Fin janvier 2011, les syndicats ont lancé une initiative visant à introduire un salaire minimum en Suisse au niveau national (il existe, selon les accords et les Conventions Collectives de Travail – CCT des salaires minimum pour certains métiers, ce qui concerne environ 40% des salariés en Suisse).
Ce n’est pas la première fois puisqu’une première initiative avait été lancée en 1998, et plus récemment en 2008. Aucune n’a abouti, mais elles ont eu des effets locaux, sur certaines grandes entreprises comme Migros et Coop où des salaires minimum ont été introduits, et au niveau de certaines branches où des CCT ont pu être négociées. Mais rien au niveau national.

→ Travail à faire:
a) D'après le texte sur le salaire minimum en Suisse, quelle part des salariés est concernée par des salaires minimum fixés par les accords et les CCT ?
b) Reprenez le texte sur le salaire minimum en Suisse et poursuivez-le à partir de sa dernière phrase.

Items de raisonnement visuo-spatial:
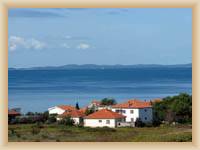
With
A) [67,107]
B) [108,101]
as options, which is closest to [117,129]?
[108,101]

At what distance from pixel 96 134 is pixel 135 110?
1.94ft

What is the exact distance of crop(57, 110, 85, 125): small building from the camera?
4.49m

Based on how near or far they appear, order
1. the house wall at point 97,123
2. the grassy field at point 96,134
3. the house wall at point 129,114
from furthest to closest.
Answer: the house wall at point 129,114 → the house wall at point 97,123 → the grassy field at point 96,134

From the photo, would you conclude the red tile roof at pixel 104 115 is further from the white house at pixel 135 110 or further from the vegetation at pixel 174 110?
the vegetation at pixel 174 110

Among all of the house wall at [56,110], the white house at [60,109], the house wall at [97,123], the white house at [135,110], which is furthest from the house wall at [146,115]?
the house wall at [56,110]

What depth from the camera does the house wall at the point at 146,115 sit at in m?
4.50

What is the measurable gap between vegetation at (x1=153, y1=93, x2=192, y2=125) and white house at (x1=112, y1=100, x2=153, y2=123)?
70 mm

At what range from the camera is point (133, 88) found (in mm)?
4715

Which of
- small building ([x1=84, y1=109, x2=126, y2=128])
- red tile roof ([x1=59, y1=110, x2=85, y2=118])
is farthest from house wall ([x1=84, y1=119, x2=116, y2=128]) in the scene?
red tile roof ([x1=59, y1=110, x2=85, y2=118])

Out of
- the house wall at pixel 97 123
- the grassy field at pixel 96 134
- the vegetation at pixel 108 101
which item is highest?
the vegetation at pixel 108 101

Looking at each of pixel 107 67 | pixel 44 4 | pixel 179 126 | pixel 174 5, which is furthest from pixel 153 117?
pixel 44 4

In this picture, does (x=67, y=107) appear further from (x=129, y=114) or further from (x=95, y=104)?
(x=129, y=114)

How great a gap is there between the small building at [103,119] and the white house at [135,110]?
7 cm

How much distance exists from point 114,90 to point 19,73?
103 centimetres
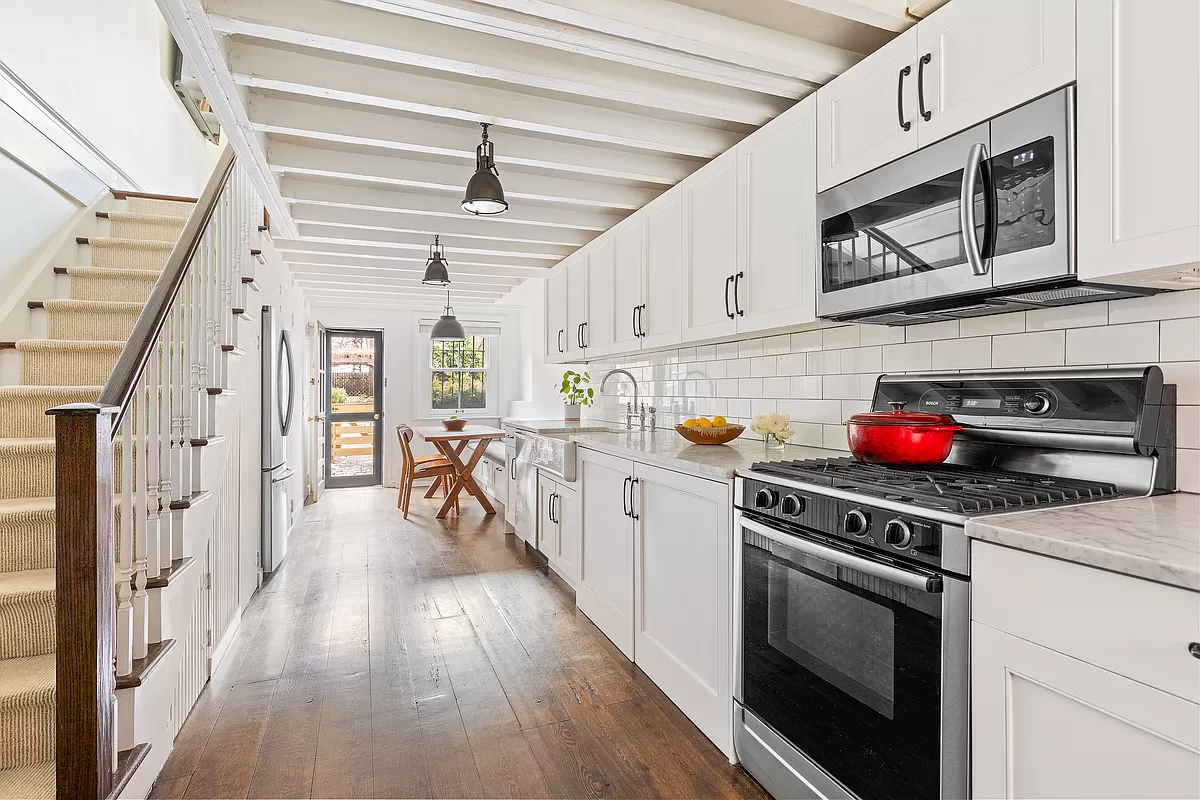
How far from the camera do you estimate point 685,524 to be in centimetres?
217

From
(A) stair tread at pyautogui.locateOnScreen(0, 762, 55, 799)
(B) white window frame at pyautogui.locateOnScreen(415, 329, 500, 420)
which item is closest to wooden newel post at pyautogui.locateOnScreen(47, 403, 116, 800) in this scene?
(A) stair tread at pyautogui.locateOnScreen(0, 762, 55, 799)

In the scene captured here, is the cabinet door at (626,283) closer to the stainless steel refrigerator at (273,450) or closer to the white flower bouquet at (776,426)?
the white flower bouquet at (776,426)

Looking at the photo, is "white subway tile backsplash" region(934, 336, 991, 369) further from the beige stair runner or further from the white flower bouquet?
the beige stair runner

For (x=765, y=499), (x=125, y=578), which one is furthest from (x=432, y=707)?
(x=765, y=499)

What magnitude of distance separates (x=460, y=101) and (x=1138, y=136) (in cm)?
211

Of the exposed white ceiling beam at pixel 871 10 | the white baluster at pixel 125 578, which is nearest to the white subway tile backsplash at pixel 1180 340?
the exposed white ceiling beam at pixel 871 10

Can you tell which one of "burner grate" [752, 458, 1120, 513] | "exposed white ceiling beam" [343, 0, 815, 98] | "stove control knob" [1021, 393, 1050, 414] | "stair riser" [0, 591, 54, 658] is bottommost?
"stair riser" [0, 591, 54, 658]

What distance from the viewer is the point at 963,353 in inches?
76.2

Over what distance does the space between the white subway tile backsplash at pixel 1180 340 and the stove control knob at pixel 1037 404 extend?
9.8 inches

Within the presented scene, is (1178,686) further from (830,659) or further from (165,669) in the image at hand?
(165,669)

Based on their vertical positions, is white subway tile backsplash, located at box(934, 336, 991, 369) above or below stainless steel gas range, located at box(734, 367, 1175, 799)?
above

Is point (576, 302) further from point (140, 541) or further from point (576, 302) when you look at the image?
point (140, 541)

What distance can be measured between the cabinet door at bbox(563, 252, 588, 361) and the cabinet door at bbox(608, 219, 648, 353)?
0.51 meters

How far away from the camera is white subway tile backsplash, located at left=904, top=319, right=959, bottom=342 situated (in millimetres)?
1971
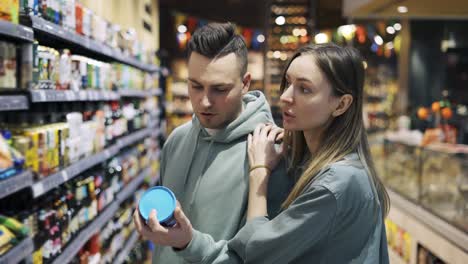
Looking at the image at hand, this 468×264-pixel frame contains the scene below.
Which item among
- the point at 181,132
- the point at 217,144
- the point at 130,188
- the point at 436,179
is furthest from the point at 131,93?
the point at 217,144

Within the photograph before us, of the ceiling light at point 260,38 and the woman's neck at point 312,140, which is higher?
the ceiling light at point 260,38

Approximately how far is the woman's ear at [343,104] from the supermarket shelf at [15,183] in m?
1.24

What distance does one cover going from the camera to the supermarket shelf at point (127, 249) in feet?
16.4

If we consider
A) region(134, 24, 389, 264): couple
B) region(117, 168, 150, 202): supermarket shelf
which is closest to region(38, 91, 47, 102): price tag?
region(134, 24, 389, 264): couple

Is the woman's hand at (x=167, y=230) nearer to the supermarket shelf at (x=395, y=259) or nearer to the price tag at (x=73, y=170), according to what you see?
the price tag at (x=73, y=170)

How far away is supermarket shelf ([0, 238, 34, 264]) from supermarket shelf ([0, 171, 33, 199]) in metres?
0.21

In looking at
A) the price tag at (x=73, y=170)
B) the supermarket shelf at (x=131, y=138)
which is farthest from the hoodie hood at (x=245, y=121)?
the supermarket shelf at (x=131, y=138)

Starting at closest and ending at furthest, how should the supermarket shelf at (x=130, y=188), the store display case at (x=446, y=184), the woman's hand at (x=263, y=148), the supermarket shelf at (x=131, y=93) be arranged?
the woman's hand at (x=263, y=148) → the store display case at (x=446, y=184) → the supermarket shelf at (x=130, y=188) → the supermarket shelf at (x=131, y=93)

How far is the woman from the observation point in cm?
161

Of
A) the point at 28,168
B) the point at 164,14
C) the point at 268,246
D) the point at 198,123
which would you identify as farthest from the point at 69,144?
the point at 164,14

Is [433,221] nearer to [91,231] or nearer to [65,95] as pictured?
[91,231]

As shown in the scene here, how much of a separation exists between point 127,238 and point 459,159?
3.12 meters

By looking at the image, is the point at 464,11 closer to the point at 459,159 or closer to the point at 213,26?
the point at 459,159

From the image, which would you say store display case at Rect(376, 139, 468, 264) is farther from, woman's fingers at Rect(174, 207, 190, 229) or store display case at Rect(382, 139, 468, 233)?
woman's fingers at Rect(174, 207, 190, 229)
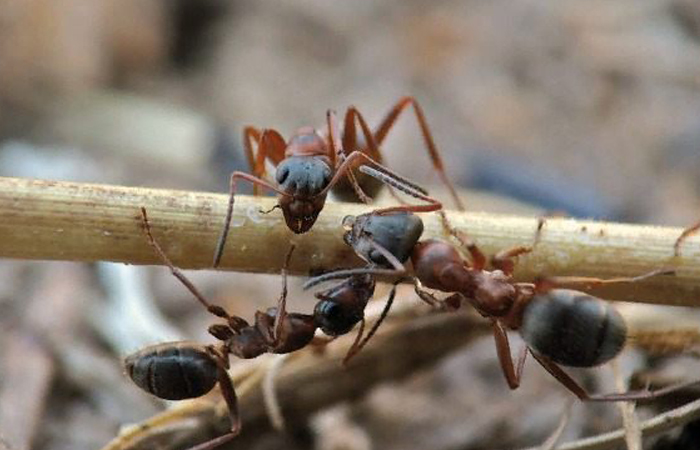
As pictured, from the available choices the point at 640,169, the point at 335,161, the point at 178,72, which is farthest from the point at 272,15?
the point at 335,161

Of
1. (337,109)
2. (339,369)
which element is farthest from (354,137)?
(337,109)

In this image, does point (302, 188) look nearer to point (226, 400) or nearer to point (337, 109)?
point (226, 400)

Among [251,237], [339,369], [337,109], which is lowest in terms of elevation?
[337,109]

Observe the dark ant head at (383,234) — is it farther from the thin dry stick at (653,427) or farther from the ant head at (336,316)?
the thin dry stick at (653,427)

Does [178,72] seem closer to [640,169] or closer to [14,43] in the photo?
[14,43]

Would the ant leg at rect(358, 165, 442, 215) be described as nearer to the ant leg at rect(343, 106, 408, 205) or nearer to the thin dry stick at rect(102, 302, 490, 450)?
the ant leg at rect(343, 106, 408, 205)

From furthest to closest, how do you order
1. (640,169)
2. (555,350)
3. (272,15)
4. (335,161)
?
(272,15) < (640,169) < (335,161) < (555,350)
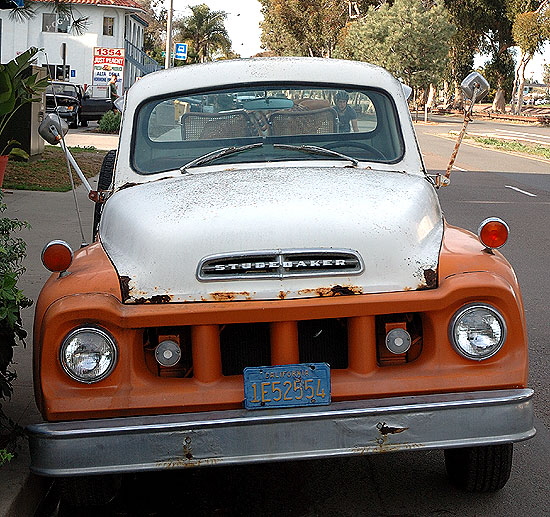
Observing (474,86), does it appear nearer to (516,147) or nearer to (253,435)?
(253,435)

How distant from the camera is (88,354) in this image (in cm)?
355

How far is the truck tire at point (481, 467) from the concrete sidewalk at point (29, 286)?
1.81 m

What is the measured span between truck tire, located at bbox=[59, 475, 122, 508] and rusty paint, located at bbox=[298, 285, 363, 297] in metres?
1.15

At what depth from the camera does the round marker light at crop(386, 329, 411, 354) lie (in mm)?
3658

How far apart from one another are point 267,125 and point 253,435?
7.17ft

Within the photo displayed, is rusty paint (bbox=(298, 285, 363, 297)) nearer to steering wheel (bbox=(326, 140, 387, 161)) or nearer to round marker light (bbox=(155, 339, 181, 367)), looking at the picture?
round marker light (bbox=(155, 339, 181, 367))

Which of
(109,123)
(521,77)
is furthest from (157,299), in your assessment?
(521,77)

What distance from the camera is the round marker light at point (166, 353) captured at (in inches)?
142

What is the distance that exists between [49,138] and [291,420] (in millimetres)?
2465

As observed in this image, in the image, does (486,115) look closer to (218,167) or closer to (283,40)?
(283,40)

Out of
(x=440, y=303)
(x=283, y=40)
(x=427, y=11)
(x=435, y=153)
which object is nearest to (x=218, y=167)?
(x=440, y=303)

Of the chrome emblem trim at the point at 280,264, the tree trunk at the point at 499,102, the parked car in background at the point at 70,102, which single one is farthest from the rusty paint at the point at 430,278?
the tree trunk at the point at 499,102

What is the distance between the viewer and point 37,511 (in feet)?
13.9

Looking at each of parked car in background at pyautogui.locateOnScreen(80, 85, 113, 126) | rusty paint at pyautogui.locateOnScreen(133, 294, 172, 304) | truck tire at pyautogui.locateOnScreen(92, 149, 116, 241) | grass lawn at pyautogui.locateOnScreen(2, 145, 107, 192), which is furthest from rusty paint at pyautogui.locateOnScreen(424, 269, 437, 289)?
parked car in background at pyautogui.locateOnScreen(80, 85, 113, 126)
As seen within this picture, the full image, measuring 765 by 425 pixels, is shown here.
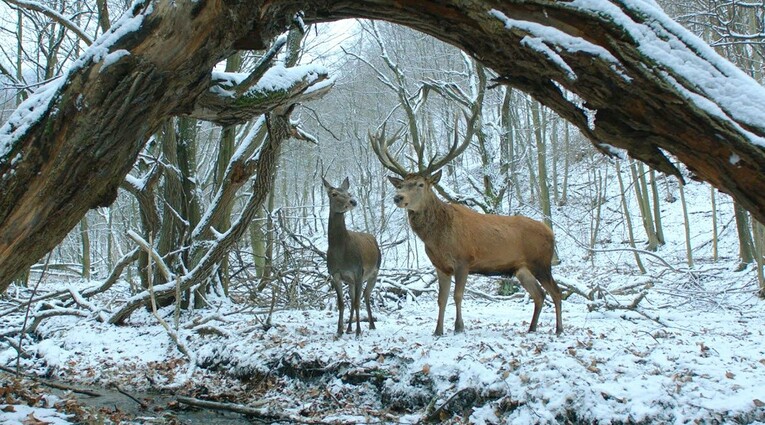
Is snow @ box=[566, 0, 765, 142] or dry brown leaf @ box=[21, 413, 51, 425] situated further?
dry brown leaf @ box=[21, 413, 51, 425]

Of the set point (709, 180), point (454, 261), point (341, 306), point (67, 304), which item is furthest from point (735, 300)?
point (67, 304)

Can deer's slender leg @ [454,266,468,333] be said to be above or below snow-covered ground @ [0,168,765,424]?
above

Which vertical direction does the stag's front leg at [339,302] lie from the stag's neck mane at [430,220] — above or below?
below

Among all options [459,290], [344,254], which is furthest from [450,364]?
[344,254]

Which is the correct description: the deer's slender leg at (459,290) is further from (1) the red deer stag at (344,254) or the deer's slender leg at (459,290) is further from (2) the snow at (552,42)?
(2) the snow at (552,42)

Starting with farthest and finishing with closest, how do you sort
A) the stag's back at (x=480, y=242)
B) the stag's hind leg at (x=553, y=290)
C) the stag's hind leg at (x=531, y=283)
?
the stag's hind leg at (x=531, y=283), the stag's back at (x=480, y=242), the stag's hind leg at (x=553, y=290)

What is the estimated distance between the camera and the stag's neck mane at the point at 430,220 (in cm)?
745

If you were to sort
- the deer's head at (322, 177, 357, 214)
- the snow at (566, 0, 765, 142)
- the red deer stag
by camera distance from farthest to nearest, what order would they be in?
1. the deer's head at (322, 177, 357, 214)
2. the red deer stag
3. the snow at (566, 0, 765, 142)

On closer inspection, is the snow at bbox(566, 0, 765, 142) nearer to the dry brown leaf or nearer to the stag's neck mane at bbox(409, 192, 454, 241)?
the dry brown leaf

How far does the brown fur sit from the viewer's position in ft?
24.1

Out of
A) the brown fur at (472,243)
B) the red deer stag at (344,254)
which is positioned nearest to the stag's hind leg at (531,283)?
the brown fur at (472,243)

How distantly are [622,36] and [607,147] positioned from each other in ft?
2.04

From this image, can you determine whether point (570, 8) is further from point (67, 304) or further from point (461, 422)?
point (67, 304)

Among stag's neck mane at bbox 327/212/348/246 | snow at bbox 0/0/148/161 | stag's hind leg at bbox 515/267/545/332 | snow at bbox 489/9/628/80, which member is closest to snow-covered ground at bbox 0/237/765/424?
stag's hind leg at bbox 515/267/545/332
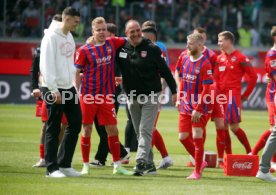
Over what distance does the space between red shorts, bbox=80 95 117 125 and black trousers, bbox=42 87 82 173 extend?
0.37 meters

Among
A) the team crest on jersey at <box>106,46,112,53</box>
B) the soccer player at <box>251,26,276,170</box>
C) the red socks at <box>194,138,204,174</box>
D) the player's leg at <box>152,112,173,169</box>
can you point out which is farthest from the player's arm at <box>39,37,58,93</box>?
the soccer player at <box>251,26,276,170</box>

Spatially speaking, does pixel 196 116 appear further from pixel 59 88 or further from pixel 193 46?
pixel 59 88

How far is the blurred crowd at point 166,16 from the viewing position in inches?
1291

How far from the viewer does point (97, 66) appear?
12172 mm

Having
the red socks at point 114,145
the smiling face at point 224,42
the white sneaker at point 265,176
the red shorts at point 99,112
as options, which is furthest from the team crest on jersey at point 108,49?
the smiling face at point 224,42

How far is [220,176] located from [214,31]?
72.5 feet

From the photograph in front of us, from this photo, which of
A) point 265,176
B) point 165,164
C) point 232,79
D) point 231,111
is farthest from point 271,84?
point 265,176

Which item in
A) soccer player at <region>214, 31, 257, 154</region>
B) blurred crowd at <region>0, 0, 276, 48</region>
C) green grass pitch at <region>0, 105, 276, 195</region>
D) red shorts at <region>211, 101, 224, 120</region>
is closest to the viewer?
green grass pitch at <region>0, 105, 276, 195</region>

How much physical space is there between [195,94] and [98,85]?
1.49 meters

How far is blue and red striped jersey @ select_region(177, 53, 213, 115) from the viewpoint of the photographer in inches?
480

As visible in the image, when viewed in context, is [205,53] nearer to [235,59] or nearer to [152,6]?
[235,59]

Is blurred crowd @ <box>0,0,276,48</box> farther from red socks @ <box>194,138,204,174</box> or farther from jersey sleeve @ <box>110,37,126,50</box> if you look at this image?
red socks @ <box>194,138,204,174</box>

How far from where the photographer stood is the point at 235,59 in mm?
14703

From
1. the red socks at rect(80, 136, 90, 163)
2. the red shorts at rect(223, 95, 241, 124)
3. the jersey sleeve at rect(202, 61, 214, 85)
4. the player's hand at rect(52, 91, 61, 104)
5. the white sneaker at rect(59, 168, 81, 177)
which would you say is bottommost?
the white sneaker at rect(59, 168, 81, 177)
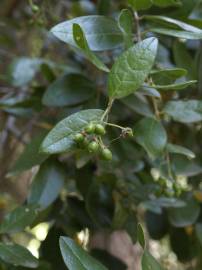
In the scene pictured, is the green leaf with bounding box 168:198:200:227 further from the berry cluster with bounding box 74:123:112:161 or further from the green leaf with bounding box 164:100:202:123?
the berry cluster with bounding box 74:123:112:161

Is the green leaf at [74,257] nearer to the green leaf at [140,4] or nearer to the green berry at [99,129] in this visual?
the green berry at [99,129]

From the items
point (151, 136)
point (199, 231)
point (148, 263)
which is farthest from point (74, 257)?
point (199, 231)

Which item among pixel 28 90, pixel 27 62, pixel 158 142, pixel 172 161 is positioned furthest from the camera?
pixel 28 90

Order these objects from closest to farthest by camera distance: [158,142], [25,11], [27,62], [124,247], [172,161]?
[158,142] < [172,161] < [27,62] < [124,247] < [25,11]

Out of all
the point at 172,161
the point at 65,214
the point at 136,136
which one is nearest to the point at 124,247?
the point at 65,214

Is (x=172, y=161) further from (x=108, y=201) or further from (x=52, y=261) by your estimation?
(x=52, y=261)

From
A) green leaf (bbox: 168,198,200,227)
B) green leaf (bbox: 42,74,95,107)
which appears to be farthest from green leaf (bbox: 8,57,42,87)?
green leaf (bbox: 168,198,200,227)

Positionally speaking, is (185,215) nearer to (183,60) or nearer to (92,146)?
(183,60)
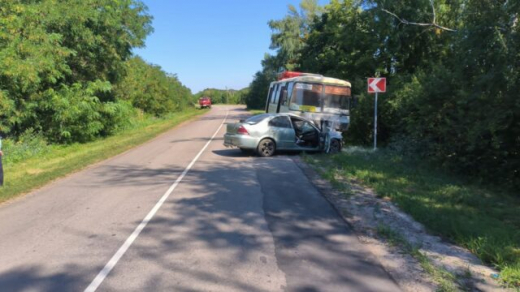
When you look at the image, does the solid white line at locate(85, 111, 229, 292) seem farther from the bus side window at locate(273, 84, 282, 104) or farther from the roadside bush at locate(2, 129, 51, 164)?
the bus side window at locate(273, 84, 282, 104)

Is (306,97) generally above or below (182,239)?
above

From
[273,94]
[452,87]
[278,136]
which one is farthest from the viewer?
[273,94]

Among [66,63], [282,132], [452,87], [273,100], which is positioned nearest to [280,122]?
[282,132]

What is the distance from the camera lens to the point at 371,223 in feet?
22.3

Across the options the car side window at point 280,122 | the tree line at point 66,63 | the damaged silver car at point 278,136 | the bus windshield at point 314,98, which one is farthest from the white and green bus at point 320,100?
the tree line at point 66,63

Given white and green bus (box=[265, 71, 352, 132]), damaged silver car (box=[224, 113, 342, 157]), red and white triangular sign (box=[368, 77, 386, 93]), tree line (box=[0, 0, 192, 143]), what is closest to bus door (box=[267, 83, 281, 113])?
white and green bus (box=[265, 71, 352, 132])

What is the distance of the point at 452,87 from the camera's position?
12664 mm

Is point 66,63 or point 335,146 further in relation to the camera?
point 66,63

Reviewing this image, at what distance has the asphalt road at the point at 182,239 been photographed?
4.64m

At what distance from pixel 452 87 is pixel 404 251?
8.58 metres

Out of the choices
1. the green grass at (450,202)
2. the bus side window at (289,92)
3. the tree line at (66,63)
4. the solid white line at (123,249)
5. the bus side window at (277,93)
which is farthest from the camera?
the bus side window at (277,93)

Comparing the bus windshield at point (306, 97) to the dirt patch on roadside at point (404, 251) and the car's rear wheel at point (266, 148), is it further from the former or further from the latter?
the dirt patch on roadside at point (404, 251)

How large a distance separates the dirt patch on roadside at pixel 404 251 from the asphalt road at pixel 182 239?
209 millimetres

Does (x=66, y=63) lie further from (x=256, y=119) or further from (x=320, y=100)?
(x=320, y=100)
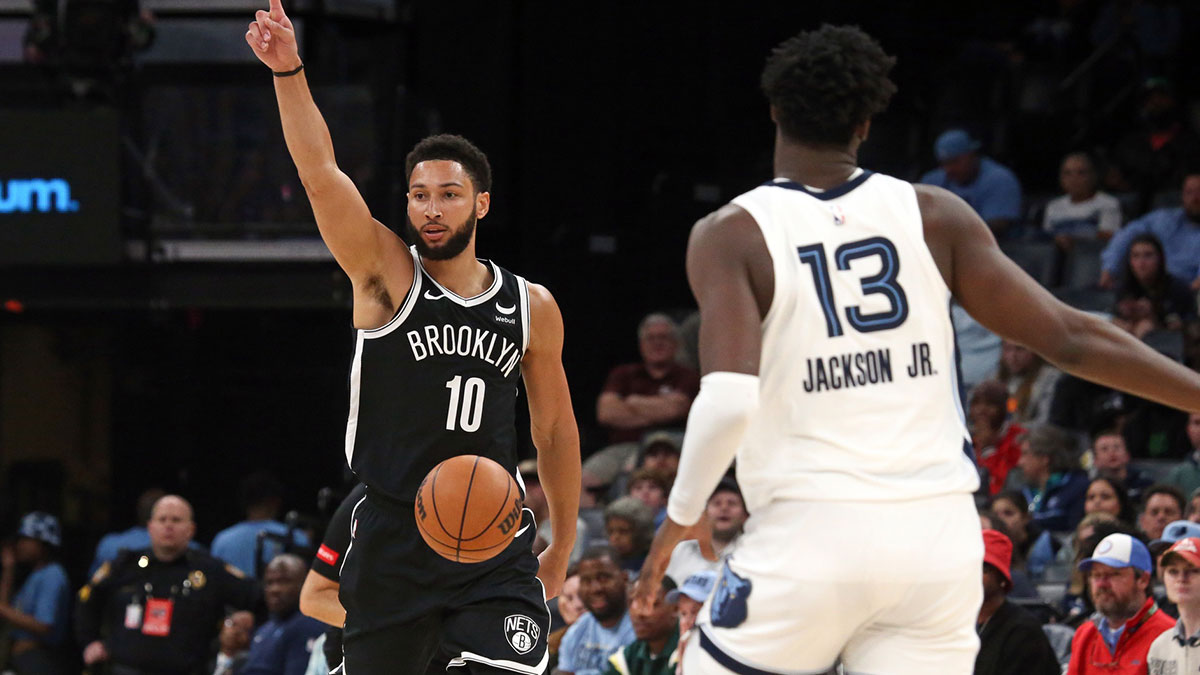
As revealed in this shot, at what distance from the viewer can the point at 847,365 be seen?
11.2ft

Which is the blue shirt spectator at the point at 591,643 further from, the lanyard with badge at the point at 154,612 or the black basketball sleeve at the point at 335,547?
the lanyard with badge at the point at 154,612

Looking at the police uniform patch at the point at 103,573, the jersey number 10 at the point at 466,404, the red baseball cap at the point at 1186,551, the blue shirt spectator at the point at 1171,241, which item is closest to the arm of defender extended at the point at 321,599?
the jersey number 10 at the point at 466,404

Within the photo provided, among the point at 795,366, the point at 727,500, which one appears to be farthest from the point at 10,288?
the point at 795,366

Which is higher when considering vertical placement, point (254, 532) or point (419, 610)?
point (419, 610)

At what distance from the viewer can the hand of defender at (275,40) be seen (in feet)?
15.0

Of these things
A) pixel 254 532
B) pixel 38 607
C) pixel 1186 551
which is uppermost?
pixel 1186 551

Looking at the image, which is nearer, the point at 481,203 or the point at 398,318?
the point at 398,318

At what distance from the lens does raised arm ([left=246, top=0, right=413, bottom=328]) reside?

→ Réponses fournies:
a) Environ 40 % des salariés en Suisse.

b)
Ce refus « historique » s’explique par une mentalité suisse qui n’est, à l’inverse de la France, pas du tout interventionniste, et par une approche économique beaucoup plus libérale (l’introduction d’un salaire minimum général pourraient, selon les détracteurs, avoir un effet négatif sur le chômage).
Un salaire minimum a-t-il un effet positif sur l’emploi ?
La tentation de faire un parallèle avec la France est grande : on peut en effet sérieusement se demander si le SMIC a contribué ou pas à l’augmentation du chômage en France.
Si on regarde les différentes thèses, certes libérales pour certaines, l’impact du SMIC est très clairement néfaste pour le chômage, à plusieurs titres :
– le SMIC empêche les salaires de s’ajuster selon le principe de l’offre et de la demande : les métiers les plus touchés dans ce cas sont les métiers ayant le plus faible niveau de qualification, puisque le SMIC, plutôt élevé en France en comparaison internationale, rend impossible toute notion de rentabilité pour l’employeur qui, du coup, n’embauche pas ces profils.
– le SMIC empêche les salaires de croître, et notamment les salaires des personnes ayant les plus bas revenus (voir l’étude de l’iFRAP)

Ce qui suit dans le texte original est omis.